Required tasks:
- a) According to the project description, why are lossless compression methods unavoidable in some cases?
- b) Duplicate the part of the project description that opens with the words containing "Compression rates are" and closes with "than some percent.".

Extracted text:
Project D9: Segmentation and coding of complex geometric objects

The major topic of this project concerns natural images and their segmentation and efficient coding for the purposes of (mainly) lossless image compression. Compression algorithms for image data storage and transmission are a central theme in multimedia industry, but lossless methods are inevitable in any cases where even least modifications could not be admitted because of

· highest quality demands

· the picture contains sensible structures (object structures, water marks, signatures, steganography)

· picture quality must be maintained after multiple copying.

This situation is characteristic for medicine, science, satellite and space applications, technology.

Compression rates are much lower than what is common in the lossy case; something like factors 2 or, sometimes, 3 can be expected. Correspondingly, even substantial improvements typically do not increase the compression rate for more than some percent.

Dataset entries
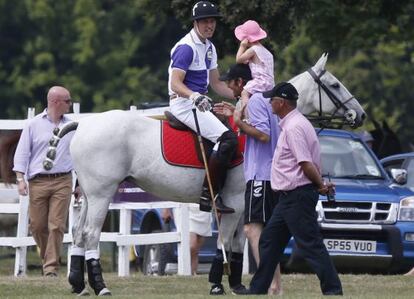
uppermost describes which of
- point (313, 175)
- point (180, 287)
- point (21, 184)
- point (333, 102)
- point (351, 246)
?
point (333, 102)

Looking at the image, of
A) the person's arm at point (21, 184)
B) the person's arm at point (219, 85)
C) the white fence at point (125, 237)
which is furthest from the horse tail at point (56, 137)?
the white fence at point (125, 237)

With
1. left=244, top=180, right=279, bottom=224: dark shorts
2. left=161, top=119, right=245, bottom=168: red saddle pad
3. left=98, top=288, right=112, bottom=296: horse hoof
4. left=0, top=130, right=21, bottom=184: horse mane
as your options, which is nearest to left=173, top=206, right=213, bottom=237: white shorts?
left=0, top=130, right=21, bottom=184: horse mane

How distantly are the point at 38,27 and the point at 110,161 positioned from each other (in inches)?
1547

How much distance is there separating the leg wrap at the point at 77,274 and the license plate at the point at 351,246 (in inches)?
186

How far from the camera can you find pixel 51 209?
751 inches

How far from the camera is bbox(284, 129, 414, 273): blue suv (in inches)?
773

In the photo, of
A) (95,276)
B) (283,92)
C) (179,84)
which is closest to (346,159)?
(179,84)

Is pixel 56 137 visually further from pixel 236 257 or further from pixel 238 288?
pixel 238 288

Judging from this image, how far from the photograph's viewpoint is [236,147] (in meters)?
15.5

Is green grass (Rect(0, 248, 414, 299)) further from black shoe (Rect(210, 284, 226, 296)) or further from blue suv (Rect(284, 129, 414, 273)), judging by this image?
blue suv (Rect(284, 129, 414, 273))

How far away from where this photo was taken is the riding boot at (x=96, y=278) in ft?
50.3

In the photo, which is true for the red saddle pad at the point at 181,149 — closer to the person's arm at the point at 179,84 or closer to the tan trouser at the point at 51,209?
the person's arm at the point at 179,84

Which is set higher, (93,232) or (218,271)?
(93,232)

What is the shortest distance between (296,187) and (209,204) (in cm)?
139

Outputs in order:
- a) Lossless methods are needed wherever not even the smallest change to an image can be allowed. That happens when there are the highest quality demands, when the picture contains sensible structures (object structures, watermarks, signatures, steganography), or when picture quality must be kept after multiple copying.

- b)
Compression rates are much lower than what is common in the lossy case; something like factors 2 or, sometimes, 3 can be expected. Correspondingly, even substantial improvements typically do not increase the compression rate for more than some percent.